(Spatial questions about scenes)
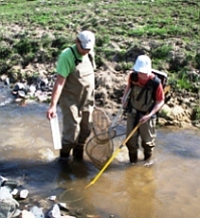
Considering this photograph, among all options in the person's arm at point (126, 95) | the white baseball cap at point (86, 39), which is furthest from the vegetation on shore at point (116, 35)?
the white baseball cap at point (86, 39)

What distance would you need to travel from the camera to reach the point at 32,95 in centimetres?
1142

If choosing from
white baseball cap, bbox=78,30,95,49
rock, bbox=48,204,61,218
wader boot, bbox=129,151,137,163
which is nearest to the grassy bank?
wader boot, bbox=129,151,137,163

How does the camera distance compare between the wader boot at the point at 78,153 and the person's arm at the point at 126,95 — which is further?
the wader boot at the point at 78,153

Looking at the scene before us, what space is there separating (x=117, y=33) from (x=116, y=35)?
0.21 m

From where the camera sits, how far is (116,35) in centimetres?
1363

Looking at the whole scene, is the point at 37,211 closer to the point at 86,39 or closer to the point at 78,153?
the point at 78,153

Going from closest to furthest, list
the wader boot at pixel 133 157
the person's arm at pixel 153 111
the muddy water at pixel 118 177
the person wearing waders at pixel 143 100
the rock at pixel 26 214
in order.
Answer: the rock at pixel 26 214
the muddy water at pixel 118 177
the person wearing waders at pixel 143 100
the person's arm at pixel 153 111
the wader boot at pixel 133 157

**TASK DIRECTIONS:**
Please return all of the lines above unchanged, leaving out the pictures.

**RESULT OF THIS EXERCISE:**
Considering this photograph, among all options in the person's arm at point (126, 95) | the white baseball cap at point (86, 39), which is furthest from the vegetation on shore at point (116, 35)?
the white baseball cap at point (86, 39)

What distance would you need to travel from the camera to reach the point at 32,95 in centimetres?
1142

If choosing from
white baseball cap, bbox=78,30,95,49
rock, bbox=48,204,61,218
wader boot, bbox=129,151,137,163
which is nearest to the grassy bank?
wader boot, bbox=129,151,137,163

How does the camera distance compare between the wader boot at the point at 78,153 and the person's arm at the point at 126,95 — which is further?
the wader boot at the point at 78,153

Looking at the scene before us, what space is there separating (x=117, y=33) from (x=116, y=35)?
0.21 m

From where the camera sits, how far is (116,35) in centimetres?
1363

Looking at the whole scene, is the point at 37,211 closer to the point at 86,39 or closer to the point at 78,153?
the point at 78,153

Going from closest to furthest, list
the wader boot at pixel 133 157
the person's arm at pixel 153 111
the muddy water at pixel 118 177
the person wearing waders at pixel 143 100
the rock at pixel 26 214
in order.
Answer: the rock at pixel 26 214
the muddy water at pixel 118 177
the person wearing waders at pixel 143 100
the person's arm at pixel 153 111
the wader boot at pixel 133 157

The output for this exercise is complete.